Many people returned to gardens, stocks, and conservation. They remembered they had a house in the village. Will this trend continue in the following years?
— It was a survival strategy in the first months of the war. It is not long-term. In the world, the economies of urban countries are developing the most. After all, in the modern economy, 70 percent is occupied by the service sector. It can fully develop in large cities.
Food prices doubled or tripled. What will happen next with prices?
— We will have another price record for all goods that depend on energy resources. For example, greenhouse vegetables. The dairy industry is experiencing a colossal energy shock. Due to the lack of electricity, the production of milk is falling. These products will also become more expensive. Most likely, we will see a higher price for bread. It depends on the cost of gas and electricity. Eggs have already broken all price records. So far, the cost of meat is kept up by imports. But there is a risk of a price increase.
In Ukraine, unemployment has increased, and wages have decreased. Will these trends continue until the end of the war?
— Approximately 40 percent of citizens lost their jobs or faced a significant deterioration in working conditions. About the same number of people do not receive wages. Payments were either not recalculated following inflation, or were reduced for various reasons. Next year, 20 percent of Ukrainians will maintain their pre-war level of income. Accordingly, the level of poverty will increase. Official indicators will differ from real ones. The latter will make up more than 50 percent. After the war, we will have a demographic crisis. About 30 million people remain in Ukraine, of which 10 million are pensioners. Ukraine will need a program of repatriation of citizens, similar to the one in Israel. It is necessary to create conditions so that it is easier for Ukrainians to do business or take a loan at home than abroad. Ukrainians should create jobs at home, not in Poland or the Czech Republic. Then, in 5-10 years, it will be possible to return to the pre-war demographic level. If we don't introduce a repatriation program, we will reach a demographic bottom between 2040 and 2050.

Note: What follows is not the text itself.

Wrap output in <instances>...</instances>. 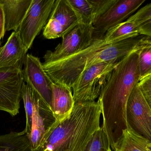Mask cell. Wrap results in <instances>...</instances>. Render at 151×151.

What challenges await the country next year?
— It is necessary to prepare for a difficult post-war recovery. Do not expect that our problems will be solved by the Western allies. They will give money to restore critical infrastructure so that Ukrainians do not go to Europe as refugees. A key to the country's recovery will be a successful economic model. War is a period for rethinking. We need to create a new economy. It will take five to 15 years of hard work. But with the constant improvement of life.